* EXCERPTED PASSAGE:
═══

No Prescription Needed. But Will Insurers Cover OTC Hearing Aids?

MHE PublicationMHE March 2023
Volume 33
Issue 03

Commercial plans haven’t traditionally covered hearing aids.

About 48.1 million people in the U.S. over age 12 have some hearing loss. Yet insurance coverage for hearing aids is often nonexistent or minimal. Medicare specifically excludes coverage. Many private health and Medicare Advantage plans also leave payment to patients, with costs of $1,000 to $4,000 per prescription per hearing aid (one for each ear will be double the cost). There is now a less expensive option, thanks to the FDA’s final rule issued in August 2022 that allows the devices to be sold over the counter (OTC). They can be purchased with no prescription, no hearing examination and no audiologist fitting.

This move could save individuals up to $1,438 per hearing aid, almost $2,900 a pair, according to the FDA. With OTC options starting at $200 a pair, will insurance plans step up to add coverage?

Almost all Medicare Advantage individual plans have some coverage of hearing exams or hearing aids. Medicare Advantage, enrollees pay 79% of the hearing aid cost on average, according to ValuePenguin, an insurance comparison website for consumers.

Hearing aid coverage by large employers who are self-insured runs the gamut, says Kim Buckey, vice president of client services at Optavise, a benefit plan administration and support company. Most companies she works with in this category typically provide some coverage, ranging from a hearing exam if the person is ill or injured to hearing aids for any age. The few that cover hearing aids cap the amount provided. Small to midsize companies typically have hearing aid discounts for their employees as an add-on benefit to their vision benefit programs.

═══

* PROVIDED INFORMATION:
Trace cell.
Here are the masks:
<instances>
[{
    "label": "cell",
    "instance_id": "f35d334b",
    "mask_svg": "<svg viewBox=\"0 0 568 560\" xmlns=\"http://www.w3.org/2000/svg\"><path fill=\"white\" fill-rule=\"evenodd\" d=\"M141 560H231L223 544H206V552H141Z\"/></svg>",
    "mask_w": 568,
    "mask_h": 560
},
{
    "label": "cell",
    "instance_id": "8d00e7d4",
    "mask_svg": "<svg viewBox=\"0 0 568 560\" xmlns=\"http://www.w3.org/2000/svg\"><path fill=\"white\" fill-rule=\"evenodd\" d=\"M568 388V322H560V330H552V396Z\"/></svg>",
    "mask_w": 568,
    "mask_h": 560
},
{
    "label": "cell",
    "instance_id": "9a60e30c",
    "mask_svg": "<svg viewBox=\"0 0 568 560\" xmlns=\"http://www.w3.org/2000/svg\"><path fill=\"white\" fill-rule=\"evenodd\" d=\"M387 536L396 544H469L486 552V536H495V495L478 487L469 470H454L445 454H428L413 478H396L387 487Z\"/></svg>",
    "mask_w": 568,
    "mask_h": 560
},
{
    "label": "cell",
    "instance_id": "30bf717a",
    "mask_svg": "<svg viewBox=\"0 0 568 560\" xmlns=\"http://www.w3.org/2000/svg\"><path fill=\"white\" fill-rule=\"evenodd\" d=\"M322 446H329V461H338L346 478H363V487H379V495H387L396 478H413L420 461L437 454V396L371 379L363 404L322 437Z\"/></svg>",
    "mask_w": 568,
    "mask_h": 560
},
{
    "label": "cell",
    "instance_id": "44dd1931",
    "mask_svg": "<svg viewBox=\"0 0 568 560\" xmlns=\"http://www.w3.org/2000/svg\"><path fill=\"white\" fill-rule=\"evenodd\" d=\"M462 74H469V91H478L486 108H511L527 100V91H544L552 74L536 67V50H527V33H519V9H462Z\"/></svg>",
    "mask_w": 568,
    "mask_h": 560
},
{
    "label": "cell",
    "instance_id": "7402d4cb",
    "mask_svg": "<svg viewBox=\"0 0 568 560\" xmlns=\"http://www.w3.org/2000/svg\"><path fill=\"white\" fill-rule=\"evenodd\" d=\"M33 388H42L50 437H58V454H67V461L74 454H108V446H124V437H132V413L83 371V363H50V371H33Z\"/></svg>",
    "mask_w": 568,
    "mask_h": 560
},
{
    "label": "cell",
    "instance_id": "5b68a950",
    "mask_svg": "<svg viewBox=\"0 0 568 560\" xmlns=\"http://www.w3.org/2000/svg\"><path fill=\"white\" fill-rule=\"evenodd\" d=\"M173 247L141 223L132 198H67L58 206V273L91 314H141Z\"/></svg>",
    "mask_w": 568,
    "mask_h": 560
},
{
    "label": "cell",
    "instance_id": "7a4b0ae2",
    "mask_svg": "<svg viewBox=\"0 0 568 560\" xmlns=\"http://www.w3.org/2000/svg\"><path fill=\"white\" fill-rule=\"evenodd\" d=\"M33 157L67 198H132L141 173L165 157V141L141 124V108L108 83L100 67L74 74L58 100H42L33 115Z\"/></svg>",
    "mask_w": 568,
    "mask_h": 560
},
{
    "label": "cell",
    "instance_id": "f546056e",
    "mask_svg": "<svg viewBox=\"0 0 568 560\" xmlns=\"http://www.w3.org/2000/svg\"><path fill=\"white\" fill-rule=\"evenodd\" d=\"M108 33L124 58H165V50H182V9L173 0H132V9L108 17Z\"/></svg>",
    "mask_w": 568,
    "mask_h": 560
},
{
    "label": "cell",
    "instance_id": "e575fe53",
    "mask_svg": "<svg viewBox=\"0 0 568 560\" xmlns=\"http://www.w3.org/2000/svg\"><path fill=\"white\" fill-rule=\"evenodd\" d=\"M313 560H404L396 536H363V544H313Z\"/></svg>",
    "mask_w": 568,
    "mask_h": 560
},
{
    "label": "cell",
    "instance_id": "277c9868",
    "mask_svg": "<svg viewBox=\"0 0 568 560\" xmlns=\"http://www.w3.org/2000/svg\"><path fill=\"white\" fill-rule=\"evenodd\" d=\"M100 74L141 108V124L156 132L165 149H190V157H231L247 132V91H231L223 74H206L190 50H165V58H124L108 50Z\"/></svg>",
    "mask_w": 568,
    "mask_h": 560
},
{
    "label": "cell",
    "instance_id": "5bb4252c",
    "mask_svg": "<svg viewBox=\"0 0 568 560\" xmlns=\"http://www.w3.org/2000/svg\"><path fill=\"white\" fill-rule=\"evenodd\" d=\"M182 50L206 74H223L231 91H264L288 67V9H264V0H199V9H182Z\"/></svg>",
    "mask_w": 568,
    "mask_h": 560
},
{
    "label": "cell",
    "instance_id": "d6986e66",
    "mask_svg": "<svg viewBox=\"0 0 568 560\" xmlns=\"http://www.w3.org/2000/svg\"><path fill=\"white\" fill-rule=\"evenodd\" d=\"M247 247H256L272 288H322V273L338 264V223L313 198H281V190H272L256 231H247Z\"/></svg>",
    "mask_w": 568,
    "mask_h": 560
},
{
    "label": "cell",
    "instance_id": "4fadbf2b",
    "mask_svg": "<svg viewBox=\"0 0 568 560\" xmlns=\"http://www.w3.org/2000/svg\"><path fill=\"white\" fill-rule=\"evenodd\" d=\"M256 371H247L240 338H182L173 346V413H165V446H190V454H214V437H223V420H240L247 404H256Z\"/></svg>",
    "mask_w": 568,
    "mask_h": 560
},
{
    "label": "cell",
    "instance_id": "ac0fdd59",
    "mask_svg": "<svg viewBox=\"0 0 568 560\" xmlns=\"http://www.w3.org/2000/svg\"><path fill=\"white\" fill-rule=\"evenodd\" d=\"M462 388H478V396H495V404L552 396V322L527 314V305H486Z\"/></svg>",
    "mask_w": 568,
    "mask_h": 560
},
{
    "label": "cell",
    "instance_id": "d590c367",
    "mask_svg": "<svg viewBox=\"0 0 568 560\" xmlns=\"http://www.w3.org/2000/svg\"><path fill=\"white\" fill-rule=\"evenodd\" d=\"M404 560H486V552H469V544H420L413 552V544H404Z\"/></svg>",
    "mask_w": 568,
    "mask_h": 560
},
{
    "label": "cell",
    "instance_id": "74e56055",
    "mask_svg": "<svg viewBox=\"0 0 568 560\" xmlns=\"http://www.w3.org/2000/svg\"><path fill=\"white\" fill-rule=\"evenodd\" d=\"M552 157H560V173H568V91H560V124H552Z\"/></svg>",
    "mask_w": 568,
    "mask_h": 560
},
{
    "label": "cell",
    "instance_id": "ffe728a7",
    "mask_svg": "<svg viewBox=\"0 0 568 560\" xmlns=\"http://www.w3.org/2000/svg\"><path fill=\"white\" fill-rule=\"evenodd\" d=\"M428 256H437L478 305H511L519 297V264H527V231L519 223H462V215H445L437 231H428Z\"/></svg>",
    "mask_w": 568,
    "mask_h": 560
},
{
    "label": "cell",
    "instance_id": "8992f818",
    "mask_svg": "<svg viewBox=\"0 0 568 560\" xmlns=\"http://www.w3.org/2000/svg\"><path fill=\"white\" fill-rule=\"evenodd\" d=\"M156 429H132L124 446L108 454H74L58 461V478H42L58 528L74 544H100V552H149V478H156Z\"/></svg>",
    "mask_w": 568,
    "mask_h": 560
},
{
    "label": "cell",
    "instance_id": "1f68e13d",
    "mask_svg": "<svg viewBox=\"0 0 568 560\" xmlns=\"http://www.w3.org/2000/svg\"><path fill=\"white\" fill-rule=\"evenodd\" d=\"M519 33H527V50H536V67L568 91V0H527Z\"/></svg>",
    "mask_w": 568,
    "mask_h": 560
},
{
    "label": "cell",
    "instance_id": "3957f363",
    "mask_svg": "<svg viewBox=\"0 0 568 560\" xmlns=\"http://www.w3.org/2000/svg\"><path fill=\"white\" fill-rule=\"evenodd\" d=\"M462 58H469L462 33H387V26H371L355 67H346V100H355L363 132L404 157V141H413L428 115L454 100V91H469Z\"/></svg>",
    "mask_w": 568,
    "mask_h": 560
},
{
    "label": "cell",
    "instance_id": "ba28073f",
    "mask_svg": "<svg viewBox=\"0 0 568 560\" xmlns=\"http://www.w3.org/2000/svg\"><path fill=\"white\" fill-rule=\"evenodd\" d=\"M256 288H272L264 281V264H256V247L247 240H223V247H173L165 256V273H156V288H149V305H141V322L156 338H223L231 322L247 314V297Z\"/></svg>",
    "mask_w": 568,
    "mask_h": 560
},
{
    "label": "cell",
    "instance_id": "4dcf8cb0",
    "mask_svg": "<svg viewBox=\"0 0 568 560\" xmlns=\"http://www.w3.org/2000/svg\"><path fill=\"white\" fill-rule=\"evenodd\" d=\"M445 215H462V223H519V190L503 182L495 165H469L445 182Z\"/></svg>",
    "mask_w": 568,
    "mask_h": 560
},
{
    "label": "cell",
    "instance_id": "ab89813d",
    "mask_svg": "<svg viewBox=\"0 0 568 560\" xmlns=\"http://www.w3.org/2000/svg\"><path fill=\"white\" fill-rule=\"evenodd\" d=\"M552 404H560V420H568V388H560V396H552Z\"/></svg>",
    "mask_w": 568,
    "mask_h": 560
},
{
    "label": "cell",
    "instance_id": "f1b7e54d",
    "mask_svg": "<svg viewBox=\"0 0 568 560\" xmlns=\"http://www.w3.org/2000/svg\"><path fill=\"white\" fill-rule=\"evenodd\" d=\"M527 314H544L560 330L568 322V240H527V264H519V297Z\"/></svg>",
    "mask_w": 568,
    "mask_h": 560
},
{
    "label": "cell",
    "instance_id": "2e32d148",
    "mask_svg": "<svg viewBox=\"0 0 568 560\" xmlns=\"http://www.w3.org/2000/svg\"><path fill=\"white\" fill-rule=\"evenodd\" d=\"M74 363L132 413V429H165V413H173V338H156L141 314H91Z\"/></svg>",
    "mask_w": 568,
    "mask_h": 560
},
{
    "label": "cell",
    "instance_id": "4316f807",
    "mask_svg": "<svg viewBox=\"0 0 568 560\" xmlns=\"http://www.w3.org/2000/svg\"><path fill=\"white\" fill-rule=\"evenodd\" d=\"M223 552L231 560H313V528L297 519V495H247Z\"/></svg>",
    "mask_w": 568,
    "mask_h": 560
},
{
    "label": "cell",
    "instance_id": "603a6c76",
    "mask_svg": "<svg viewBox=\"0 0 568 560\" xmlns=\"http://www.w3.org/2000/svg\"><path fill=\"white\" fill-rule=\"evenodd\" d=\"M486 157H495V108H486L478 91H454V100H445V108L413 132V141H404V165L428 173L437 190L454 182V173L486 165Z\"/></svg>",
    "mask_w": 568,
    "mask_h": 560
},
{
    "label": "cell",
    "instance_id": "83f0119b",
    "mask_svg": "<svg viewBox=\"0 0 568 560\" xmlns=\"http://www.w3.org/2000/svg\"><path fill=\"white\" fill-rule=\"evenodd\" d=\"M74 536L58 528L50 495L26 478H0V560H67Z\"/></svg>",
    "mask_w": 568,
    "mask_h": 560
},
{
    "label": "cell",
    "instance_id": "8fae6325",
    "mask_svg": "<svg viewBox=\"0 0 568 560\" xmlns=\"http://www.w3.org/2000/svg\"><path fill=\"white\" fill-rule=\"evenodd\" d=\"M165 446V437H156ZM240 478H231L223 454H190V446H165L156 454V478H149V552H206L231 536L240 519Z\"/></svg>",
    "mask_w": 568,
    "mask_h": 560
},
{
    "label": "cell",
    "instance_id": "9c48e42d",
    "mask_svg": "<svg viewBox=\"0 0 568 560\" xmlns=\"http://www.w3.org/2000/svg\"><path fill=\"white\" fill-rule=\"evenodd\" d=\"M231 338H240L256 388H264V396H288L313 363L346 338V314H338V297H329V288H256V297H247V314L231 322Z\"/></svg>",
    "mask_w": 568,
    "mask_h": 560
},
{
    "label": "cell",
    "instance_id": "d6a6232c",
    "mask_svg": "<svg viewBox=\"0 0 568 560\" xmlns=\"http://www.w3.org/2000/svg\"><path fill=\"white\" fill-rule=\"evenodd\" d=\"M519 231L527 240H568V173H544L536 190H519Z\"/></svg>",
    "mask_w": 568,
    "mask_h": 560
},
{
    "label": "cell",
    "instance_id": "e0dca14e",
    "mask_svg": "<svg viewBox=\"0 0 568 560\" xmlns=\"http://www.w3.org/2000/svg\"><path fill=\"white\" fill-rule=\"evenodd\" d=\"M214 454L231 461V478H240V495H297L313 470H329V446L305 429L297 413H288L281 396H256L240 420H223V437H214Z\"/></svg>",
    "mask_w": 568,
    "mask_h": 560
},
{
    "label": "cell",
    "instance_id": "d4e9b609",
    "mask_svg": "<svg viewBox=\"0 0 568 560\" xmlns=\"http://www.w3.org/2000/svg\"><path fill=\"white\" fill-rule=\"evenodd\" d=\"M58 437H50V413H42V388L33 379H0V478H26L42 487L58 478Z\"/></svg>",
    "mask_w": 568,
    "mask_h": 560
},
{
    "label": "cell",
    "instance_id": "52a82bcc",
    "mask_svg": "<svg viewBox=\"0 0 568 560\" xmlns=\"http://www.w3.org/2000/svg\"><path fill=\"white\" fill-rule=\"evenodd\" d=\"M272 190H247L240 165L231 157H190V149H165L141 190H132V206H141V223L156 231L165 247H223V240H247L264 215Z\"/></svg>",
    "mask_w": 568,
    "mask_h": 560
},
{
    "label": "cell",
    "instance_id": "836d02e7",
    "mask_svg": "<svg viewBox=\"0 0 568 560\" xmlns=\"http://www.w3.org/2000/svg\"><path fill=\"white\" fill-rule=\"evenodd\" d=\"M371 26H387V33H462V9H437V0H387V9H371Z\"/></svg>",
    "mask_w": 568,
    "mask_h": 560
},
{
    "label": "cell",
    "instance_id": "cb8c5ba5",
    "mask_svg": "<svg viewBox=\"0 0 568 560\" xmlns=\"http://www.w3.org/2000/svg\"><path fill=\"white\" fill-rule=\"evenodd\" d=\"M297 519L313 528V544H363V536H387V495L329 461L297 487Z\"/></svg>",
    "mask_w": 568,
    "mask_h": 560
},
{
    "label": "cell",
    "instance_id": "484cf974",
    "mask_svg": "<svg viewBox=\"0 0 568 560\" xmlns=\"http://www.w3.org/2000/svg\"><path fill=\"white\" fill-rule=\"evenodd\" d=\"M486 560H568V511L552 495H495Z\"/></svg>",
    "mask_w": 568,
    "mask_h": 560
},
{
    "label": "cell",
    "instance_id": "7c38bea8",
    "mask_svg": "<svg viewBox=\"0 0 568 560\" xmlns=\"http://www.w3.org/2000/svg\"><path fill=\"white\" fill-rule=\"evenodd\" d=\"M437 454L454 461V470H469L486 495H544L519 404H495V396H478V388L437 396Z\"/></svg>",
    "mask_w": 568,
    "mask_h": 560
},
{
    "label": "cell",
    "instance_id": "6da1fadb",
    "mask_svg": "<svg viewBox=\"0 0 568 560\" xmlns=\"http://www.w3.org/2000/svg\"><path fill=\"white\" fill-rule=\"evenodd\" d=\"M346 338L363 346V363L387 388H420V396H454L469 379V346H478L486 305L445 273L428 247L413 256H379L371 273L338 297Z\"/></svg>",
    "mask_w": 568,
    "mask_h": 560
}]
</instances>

═══

* CHECK YOUR UNDERSTANDING:
A. Reproduce word for word the part of the article on insurance coverage of OTC hearing aids starting with "This move could" and going on through "to add coverage?".
B. List every dollar amount that appears in the article on insurance coverage of OTC hearing aids, in the order they occur.

* RESULTS OF THE EXERCISE:
A.
This move could save individuals up to $1,438 per hearing aid, almost $2,900 a pair, according to the FDA. With OTC options starting at $200 a pair, will insurance plans step up to add coverage?

B.
$1,000
$4,000
$1,438
$2,900
$200